As tropas portuguesas fazem falhar este movimento... Nos subúrbios continuou a onda de violência - mais de um milhar de mortos, brancos e negros, violações de crianças e mulheres brancas, casas assaltadas, cantinas e carros incendiados, fábricas desfeitas, currais destruídos... Estes massacres foram calados pela Imprensa lisboeta para facilitar o resto da descolonização. Foi o princípio da grande debandada dos brancos... dezenas de milhares fixaram-se na África do Sul, na Rodésia e na Europa...
Eu fui um dos que se fixaram na África do Sul. Mais tarde regressei para visitar uma filha recém-nascida e fui preso sem mandato de captura, em Lourenço Marques. Os meus interrogadores acusaram-me de ter participado no 7 de Setembro e mantiveram-me incomunicável 11 dias. Fui interrogado e torturado na presença de oficiais portugueses...
Em 21 de Março de 1975, com outros prisioneiros... para Cabo Delgado, onde fui entregue à Frelimo... Em 27 desse mês, fomos, eu e mais 11 prisioneiros (entre eles Joana Simeão e Pedro Mondlane), sujeitos a um julgamento popular sem qualquer possibilidade de defesa, em que centenas de frelimistas aos gritos nos condenaram à morte por fuzilamento, mas alteraram a condenação para "trabalhos forçados" indefinidamente... Foram longos meses de mãos ensanguentadas em violentos trabalhos de campo, em que por vezes me negavam água para matar a sede, os pés sangrando de trabalho descalço, o frio, a fome, noites sem dormir, 2 a 5 dias, por vezes, sem qualquer alimento ou só uma maçaroca de milho por dia, descalcificação dos dentes que se partiam, dentes arrancados a sangue frio por falta de anestesia, e sem me enviarem para o hospital... Estive quase sempre com desenteria, evacuando sangue, mucosas e larvas, sem tratamento, apesar de o pedir...
Fui torturado física e moralmente, espancado sem qualquer razão... Estive, entretanto, e viria a continuar a estar proibido de enviar e receber cartas ou contactar os meus familiares: a minha mãe, irmão, a minha mulher e as duas minhas filhas, uma de 3 anos e outra de meses...
Chegou o dia da independência e V. Crespo e a tropa portuguesa vieram-se embora.

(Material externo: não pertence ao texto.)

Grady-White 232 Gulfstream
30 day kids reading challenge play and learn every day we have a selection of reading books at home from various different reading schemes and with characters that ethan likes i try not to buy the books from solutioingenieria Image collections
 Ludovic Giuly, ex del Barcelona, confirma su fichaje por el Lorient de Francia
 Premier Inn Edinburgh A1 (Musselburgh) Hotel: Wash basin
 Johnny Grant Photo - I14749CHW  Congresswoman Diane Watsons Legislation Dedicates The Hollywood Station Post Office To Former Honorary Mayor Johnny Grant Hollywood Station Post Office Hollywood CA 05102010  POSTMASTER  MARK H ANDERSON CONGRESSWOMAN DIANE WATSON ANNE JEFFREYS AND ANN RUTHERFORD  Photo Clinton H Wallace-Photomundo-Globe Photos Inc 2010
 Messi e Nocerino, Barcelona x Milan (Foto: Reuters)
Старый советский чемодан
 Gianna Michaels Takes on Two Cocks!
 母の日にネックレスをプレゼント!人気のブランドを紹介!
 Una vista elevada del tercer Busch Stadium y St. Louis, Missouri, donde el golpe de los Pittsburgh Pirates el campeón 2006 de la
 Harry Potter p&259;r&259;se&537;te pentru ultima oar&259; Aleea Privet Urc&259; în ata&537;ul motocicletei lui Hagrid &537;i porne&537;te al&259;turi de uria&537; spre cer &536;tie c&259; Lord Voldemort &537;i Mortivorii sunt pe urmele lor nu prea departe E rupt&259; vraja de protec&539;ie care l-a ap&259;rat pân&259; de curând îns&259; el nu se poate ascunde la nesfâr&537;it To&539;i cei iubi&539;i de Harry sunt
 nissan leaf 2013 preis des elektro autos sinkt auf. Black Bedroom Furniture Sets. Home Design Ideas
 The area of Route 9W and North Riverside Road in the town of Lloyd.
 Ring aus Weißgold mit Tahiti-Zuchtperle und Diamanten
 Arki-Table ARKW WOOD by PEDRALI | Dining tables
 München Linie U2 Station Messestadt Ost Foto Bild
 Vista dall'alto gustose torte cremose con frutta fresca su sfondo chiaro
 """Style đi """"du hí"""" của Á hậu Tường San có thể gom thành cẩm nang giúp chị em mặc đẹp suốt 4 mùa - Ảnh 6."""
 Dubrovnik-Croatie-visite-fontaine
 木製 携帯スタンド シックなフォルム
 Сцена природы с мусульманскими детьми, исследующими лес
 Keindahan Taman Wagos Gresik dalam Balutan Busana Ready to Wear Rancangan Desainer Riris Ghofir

É um escândalo não nos terem trazido nessa altura, a nós e a muitas outras dezenas de prisioneiros portugueses, que ainda hoje lá se encontram, de Moçambique para Portugal...
Em Setembro do ano passado foi lido na Assembleia Constituinte um apelo sobre os prisioneiros em Moçambique e ninguém reagiu... Em Janeiro deste ano, o deputado Jaime Gama interpelou na mesma Assembleia os Ministros dos Negócios Estrangeiros e da Cooperação sobre este assunto e nunca obteve resposta.
Só agora em Março e após muitas pressões é que o Governo resolveu enviar uma embaixada especial para negociações... Quando saí de Moçambique, todos nós, os 7, jurámos a outros prisioneiros que o nosso regresso à Metrópole seria uma continuação da luta pela libertação das centenas de prisioneiros que ainda lá ficaram, principalmente aqueles que foram abandonados à data da independência de Moçambique há mais de oito meses...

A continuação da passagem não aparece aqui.